INSTRUCTIONS FOR THE TASK
Each entry below should be returned exactly as is, with the pictures removed.

DATA
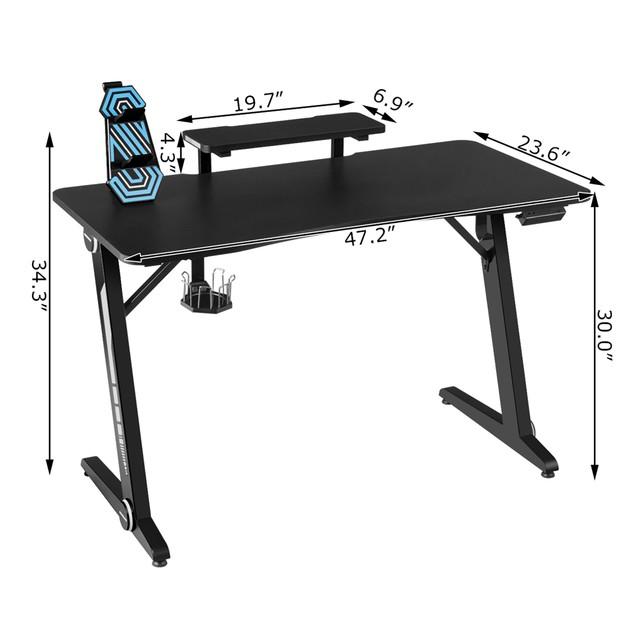 Costway Gaming Desk PC Computer Table w/RGB Lights Monitor Shelf&Storage fo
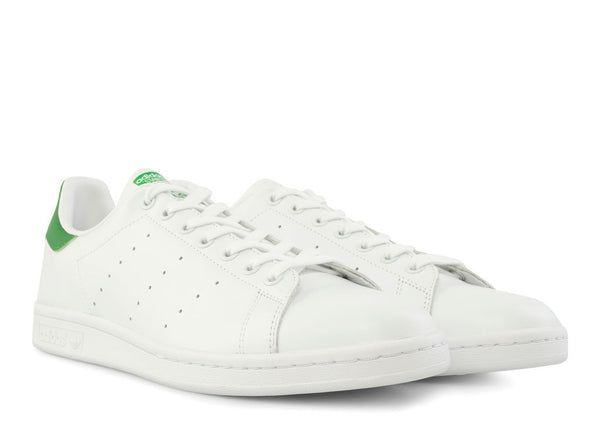 gravitypope - adidas originals - STAN SMITH W - Womens Footwear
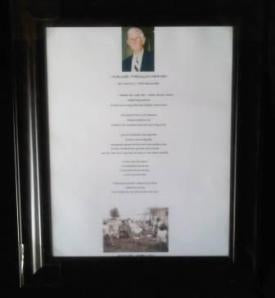 Custom Poetry Gift black frame 2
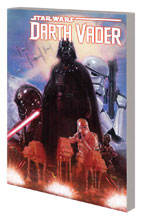 Image: Star Wars: Darth Vader Vol. 03 - The Shu-Torun War SC  - Marvel Comics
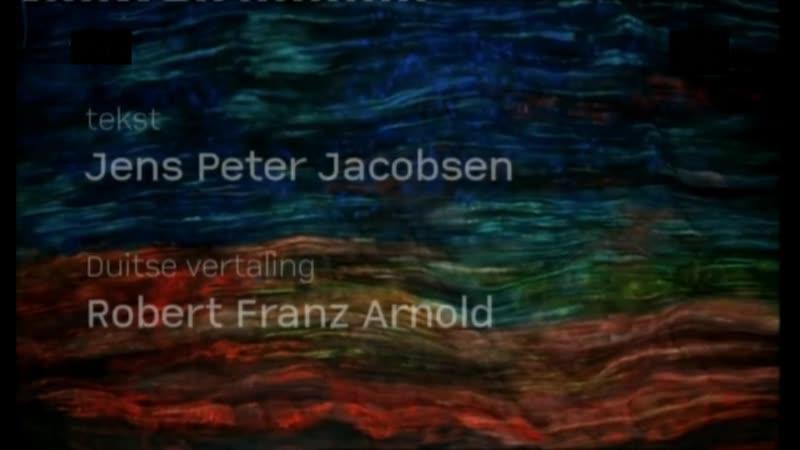 Schoenberg Gurre Lieder Pt 1 Fritz Magee Larsson Albrecht Amsterdam 2014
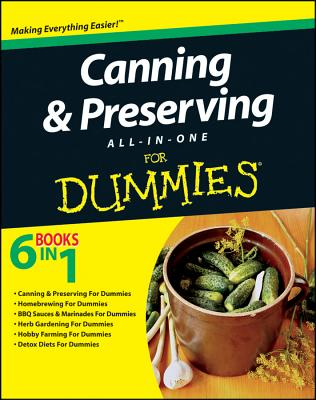 Canning and Preserving All-in-One For Dummies - Consumer Dummies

WORKED SOLUTION
 Costway Gaming Desk PC Computer Table w/RGB Lights Monitor Shelf&Storage fo
 gravitypope - adidas originals - STAN SMITH W - Womens Footwear
 Custom Poetry Gift black frame 2
 Image: Star Wars: Darth Vader Vol. 03 - The Shu-Torun War SC  - Marvel Comics
 Schoenberg Gurre Lieder Pt 1 Fritz Magee Larsson Albrecht Amsterdam 2014
 Canning and Preserving All-in-One For Dummies - Consumer Dummies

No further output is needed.